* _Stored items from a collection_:
────────────────────────────────────────

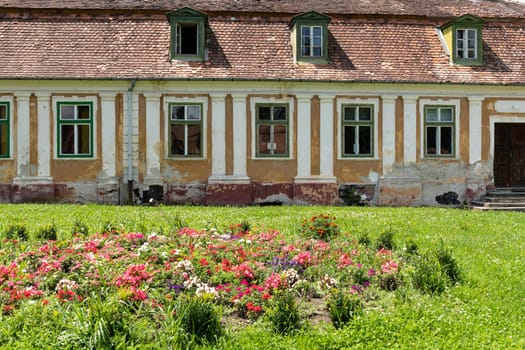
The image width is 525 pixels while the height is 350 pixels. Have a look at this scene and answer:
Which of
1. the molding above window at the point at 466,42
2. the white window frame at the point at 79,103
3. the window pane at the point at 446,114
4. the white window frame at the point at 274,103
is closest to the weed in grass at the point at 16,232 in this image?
the white window frame at the point at 79,103

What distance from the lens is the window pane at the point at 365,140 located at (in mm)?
19484

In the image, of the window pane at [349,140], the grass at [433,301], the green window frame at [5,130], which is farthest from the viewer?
the window pane at [349,140]

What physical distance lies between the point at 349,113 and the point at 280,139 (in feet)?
8.19

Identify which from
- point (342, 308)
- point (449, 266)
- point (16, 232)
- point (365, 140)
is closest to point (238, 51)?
point (365, 140)

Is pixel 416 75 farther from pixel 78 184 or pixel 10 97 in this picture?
pixel 10 97

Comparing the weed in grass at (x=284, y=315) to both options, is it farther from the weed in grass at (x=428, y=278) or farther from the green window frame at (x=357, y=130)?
the green window frame at (x=357, y=130)

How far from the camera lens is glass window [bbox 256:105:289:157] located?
19172 mm

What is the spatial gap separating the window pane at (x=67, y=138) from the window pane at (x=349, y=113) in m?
8.96

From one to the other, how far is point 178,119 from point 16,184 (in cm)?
550

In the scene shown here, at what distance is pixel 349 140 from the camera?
19453mm

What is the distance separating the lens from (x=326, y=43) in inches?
766

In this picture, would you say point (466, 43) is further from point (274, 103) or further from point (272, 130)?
point (272, 130)

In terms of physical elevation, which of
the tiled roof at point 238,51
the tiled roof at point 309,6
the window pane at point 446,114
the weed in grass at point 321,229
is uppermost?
the tiled roof at point 309,6

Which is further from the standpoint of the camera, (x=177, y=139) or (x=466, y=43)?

────────────────────────────────────────

* _OBJECTIVE_: Starting at the line containing "In this picture, would" and ending at the last line of the entries, lay out those lines as a Markdown table with the columns Number and Entry line. Leave out blank lines.

* _COMPLETE RESPONSE_:
| Number | Entry line |
|---|---|
| 1 | In this picture, would you say point (466, 43) is further from point (274, 103) or further from point (272, 130)? |
| 2 | point (272, 130) |
| 3 | In terms of physical elevation, which of |
| 4 | the tiled roof at point 238,51 |
| 5 | the tiled roof at point 309,6 |
| 6 | the window pane at point 446,114 |
| 7 | the weed in grass at point 321,229 |
| 8 | is uppermost? |
| 9 | the tiled roof at point 309,6 |
| 10 | Which is further from the standpoint of the camera, (x=177, y=139) or (x=466, y=43)? |